Douée de moyens célestes, sa matière
Abritait un pouvoir qui, maintenant,
N’avait plus besoin de traverser
Les barrières douanières fermées du mental et de la chair
Pour passer en contrebande la divinité chez les hommes.
Cette matière ne reculait plus devant la suprême exigence
D’une capacité de béatitude sans fatigue,
D’une force qui pouvait explorer son propre infini
Et sa beauté et sa passion, et la réponse des abîmes,
Ni n’avait peur de défaillir dans l’heureuse identité
Où l’esprit et la chair se fondent dans une extase intérieure
Annulant la querelle entre le moi et la forme.
De la vue et des sons, sa matière tirait une force spirituelle,
Faisait des sens un pont pour toucher l’intangible:
La matière était pénétrée par les influences divines
Qui bâtissent la substance de l’âme profonde de la vie.
La nature terrestre naissait à neuf, camarade des cieux.
Digne compagnon des Rois immémoriaux,
Égal des dieux Solaires vivants,
Il partageait les passe-temps radieux du Sans-naissance,
Entendait les murmures du Joueur jamais vu
Écoutait sa voix qui captive le cœur
Et nous tire contre la poitrine du désir de Dieu,
Et il sentait son miel de félicité
Couler dans ses veines comme les rivières du Paradis
Faisant de son corps une coupe de nectar de l’Absolu.
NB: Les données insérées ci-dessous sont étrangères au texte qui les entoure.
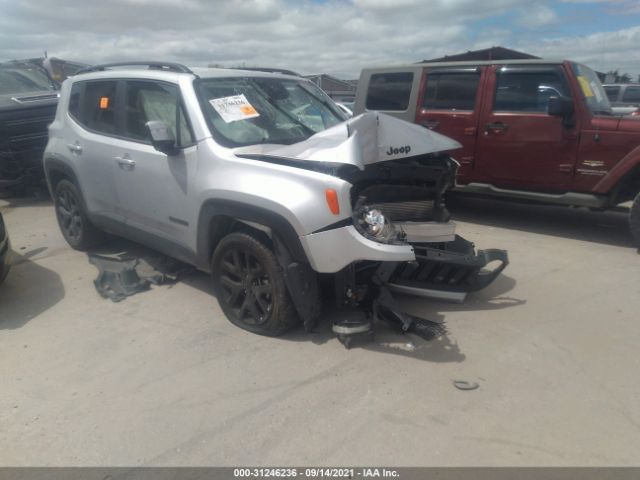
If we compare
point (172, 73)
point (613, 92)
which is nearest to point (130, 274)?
point (172, 73)

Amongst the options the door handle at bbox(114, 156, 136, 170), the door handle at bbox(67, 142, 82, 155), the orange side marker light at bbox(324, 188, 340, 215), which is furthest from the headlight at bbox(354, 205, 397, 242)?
the door handle at bbox(67, 142, 82, 155)

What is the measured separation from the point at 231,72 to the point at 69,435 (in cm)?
302

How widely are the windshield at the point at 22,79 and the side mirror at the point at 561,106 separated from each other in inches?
350

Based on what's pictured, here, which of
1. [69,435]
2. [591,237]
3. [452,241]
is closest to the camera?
[69,435]

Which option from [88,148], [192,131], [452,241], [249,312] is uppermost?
[192,131]

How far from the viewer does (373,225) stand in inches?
128

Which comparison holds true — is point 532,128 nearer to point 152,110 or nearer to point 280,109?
point 280,109

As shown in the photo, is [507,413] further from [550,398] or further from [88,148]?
[88,148]

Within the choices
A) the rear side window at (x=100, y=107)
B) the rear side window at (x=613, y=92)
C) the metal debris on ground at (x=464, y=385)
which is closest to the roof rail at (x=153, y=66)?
the rear side window at (x=100, y=107)

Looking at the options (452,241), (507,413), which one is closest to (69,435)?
(507,413)

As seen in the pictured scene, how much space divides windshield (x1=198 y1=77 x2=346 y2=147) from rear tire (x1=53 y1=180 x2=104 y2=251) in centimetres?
220

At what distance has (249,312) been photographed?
373 cm

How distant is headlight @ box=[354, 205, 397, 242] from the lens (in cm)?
320

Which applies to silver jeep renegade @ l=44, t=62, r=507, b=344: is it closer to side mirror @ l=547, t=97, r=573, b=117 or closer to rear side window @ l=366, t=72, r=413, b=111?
side mirror @ l=547, t=97, r=573, b=117
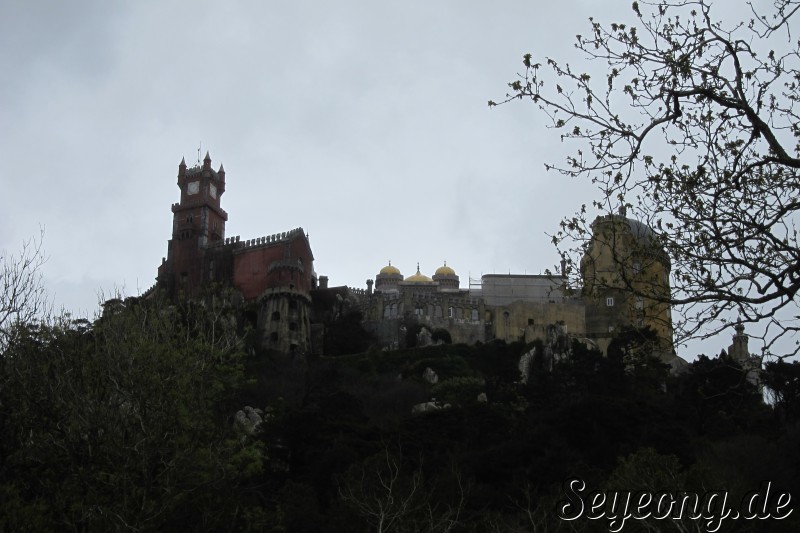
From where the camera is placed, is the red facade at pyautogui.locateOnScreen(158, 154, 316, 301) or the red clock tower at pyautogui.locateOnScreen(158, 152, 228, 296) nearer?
the red facade at pyautogui.locateOnScreen(158, 154, 316, 301)

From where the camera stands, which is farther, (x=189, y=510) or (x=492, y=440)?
(x=492, y=440)

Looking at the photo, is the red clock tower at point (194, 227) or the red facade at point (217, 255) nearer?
the red facade at point (217, 255)

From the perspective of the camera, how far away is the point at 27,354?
18.9 m

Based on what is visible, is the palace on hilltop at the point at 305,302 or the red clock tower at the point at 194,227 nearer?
the palace on hilltop at the point at 305,302

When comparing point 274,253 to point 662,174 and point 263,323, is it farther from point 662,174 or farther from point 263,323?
point 662,174

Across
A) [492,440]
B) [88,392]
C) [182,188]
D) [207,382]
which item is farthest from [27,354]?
[182,188]

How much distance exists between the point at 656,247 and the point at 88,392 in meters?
11.9

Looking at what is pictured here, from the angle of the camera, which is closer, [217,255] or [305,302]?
[305,302]

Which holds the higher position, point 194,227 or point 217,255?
point 194,227

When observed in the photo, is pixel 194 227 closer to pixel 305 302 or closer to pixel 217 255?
pixel 217 255

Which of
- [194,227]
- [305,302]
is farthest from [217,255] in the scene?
[305,302]

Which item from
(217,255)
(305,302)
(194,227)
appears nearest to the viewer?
(305,302)

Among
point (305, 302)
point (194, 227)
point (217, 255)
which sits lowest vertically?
point (305, 302)

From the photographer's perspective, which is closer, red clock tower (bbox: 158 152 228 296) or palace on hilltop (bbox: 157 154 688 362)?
palace on hilltop (bbox: 157 154 688 362)
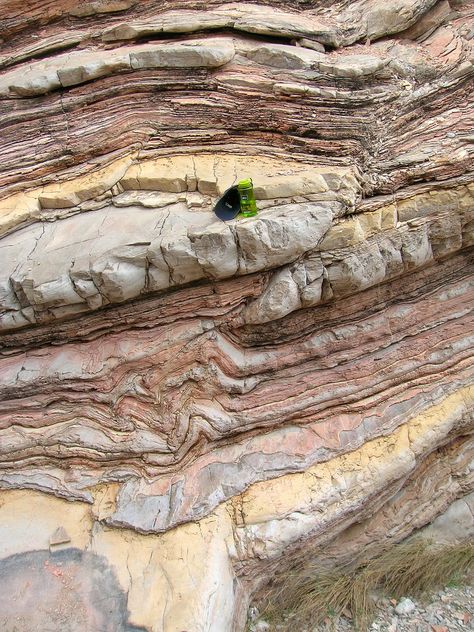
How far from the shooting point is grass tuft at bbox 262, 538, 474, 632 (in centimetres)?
435

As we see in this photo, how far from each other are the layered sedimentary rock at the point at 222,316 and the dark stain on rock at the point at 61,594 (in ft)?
0.05

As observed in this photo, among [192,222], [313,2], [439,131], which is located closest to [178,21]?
[313,2]

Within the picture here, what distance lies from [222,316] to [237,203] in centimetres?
100

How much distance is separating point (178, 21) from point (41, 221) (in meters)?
2.69

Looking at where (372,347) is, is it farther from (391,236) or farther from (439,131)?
(439,131)

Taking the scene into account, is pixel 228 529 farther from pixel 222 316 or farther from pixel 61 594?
pixel 222 316

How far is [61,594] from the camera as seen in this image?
383 centimetres

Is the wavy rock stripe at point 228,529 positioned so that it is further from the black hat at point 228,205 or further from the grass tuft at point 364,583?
the black hat at point 228,205

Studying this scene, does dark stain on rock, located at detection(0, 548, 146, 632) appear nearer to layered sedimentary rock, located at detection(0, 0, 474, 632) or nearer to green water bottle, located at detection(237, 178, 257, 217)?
layered sedimentary rock, located at detection(0, 0, 474, 632)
En des moments subits de flamme révélatrice,
En des réponses passionnées, presque dévoilées
Il touchait un horizon d’extases inconnues;
Un suprême toucher surprenait son cœur battant,
Un embrassement qui rappelait le Merveilleux,
Et des échappées jaillissaient des blanches béatitudes.
L’éternité s’approchait sous un déguisement d’Amour
Et posait sa main sur le corps du Temps.
Un infime don descend des Immensitudes
Mais son gain de joie est infini pour la vie;
Tout l’Au-delà fabuleux se reflète ici.
Une goutte géante de l’inconnaissable Béatitude
Envahissait ses membres
Et autour de son âme devenait
Un océan de félicité de feu:
Il a coulé, noyé dans une Vastitude douce et brûlante:
Terrible délice qui pourrait briser la chair mortelle,
Il supportait le ravissement qui porte les dieux.
Un plaisir immortel le purifiait dans ses vagues
Et changeait ses forces en un pouvoir impérissable.
L’Immortalité s’emparait du Temps et portait la Vie.
FIN DU CHANT NEUF
1 Chantres et musiciens célestes dans les cieux d’Indra.